4.2  A geothermal dry steam power plant
In a geothermal dry steam power plant, steam alone is produced directly from the geothermal reservoir and is used to run the turbines that power the generator (Figure 4). Because there is no water, the steam separator used in a flash plant is not necessary. In U.S , the Dry-steam power plants account for approximately 50% of installed geothermal capacity. and are located in California.

(figure: 4) A geothermal dry steam power plant , source (GEA)

 4.3  A geothermal binary power plant
In 1981 at a project in Imperial Valley, California, Ormat Technologies established the technical feasibility of the third conventional type of large-scale commercial geothermal power plant: binary. The project was so successful that Ormat repaid its loan to the Department of Energy (DOE) within a year.7 Binary geothermal plants have made it possible to produce electricity from geothermal resources lower than 302°F (150°C). This has expanded the U.S. industry’s geographical footprint, especially in the last decade.
Binary plants use an Organic Rankine Cycle system, which uses geothermal water to heat a second liquid that boils at a lower temperature than water, such as isobutane or .This is called a working fluid (Figure: 5). A heat exchanger separates the water from the working fluid while transferring the heat energy. When the working fluid vaporizes, the force of the expanding vapor, like steam, turns the turbines that power the generators. The geothermal water is then reinjected in a closed loop.

(figure: 5) A geothermal binary power plant , source (GEA)

5.   How do geothermal heat pumps work?
Animals burrow underground for warmth in the winter and to escape the heat of the summer. The same basic principle of constant, moderate temperature in the subsurface is applied to geothermal heat pumps (GHPs). GHPs utilize average ground temperatures between 40˚and 70˚F. In 1948, a professor at Ohio State University developed the first GHP for use at his residence. A groundwater heat pump came into commercial use in Oregon around the same time.

* **REQUIRED ACTIONS**:
1. List every kind of geothermal power plant that the geothermal energy text mentions.
2. According to the geothermal energy text, in what year did Ormat Technologies show that binary plants were technically workable?
3. Write what comes next in the geothermal energy text, picking up after its last sentence.

* **DATASET CONTENT**:

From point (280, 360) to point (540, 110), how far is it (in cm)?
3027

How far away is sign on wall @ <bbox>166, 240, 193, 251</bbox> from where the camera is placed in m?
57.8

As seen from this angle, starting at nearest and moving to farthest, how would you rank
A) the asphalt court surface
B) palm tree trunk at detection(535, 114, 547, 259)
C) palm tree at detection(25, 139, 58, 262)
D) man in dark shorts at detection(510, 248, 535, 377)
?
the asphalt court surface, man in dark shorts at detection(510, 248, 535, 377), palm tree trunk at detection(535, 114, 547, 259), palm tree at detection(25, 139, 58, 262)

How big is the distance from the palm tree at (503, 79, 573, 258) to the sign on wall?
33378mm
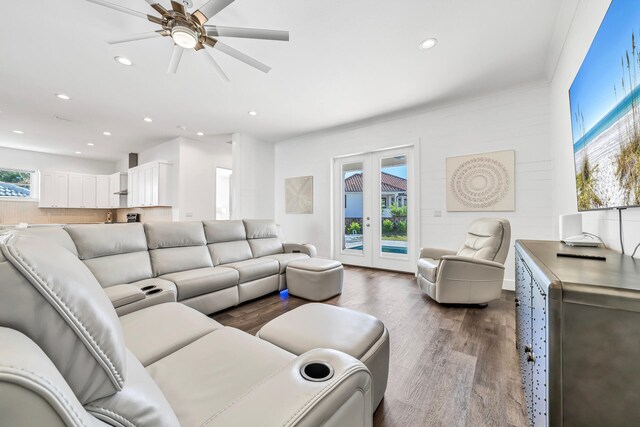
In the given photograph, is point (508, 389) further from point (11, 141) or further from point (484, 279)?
point (11, 141)

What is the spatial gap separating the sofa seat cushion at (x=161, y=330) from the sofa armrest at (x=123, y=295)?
0.22 metres

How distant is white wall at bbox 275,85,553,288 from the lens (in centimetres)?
318

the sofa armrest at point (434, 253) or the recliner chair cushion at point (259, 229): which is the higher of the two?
the recliner chair cushion at point (259, 229)

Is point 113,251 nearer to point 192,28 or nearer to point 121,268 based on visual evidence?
point 121,268

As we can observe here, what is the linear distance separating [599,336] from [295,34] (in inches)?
114

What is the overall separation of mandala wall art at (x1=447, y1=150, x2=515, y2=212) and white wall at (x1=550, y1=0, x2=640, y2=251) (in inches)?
18.4

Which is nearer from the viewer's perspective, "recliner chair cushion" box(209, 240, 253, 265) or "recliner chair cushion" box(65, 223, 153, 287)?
"recliner chair cushion" box(65, 223, 153, 287)

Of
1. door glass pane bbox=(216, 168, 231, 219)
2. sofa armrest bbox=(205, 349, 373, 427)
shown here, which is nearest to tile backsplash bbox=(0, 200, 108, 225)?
door glass pane bbox=(216, 168, 231, 219)

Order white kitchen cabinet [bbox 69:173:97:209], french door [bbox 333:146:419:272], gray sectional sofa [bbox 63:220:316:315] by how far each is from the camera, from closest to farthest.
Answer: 1. gray sectional sofa [bbox 63:220:316:315]
2. french door [bbox 333:146:419:272]
3. white kitchen cabinet [bbox 69:173:97:209]

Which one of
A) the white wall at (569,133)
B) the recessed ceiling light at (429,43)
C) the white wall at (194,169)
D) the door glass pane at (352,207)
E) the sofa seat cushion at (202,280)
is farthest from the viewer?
the white wall at (194,169)

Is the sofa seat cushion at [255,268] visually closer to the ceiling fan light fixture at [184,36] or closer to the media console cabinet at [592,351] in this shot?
the ceiling fan light fixture at [184,36]

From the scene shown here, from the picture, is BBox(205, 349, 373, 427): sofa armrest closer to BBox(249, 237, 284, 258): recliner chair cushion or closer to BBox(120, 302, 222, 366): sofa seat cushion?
BBox(120, 302, 222, 366): sofa seat cushion

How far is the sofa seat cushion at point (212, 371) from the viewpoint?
2.56ft

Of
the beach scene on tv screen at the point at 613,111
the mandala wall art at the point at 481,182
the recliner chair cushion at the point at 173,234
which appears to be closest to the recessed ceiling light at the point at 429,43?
the beach scene on tv screen at the point at 613,111
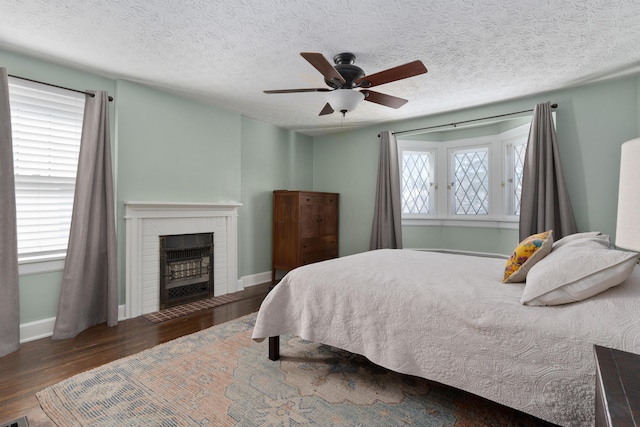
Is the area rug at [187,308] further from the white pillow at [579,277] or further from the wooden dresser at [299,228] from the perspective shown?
the white pillow at [579,277]

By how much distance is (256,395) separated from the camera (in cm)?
176

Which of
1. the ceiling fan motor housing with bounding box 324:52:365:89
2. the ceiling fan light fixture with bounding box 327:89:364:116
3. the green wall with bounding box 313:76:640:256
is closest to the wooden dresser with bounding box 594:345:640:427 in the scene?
Answer: the ceiling fan light fixture with bounding box 327:89:364:116

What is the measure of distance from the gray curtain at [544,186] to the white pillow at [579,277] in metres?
1.97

* **EXPECTED RESULTS**:
1. Dry steam power plant, flash plant, binary power plant

2. 1981

3.
GHP heating and cooling systems circulate water or other liquids to pull heat from the Earth through pipes in a continuous loop through a heat pump and conventional duct system. For cooling, the process is reversed; the system extracts heat from the building and moves it back into the Earth loop. The loop system can be used almost everywhere in the world at depths below 10 ft to 300 ft. GHPs are used in all 50 states and are over 45% more energy efficient than standard heating and cooling system options.

Homeowners who install qualified GHPs are eligible for a 30% federal tax credit through December 31, 2016. They can be buried conveniently on a property such as under a landscaped area, parking lot, or pond, either horizontally or vertically (Figure 9). A GHP system can also direct the heat to a water heater unit for hot water use.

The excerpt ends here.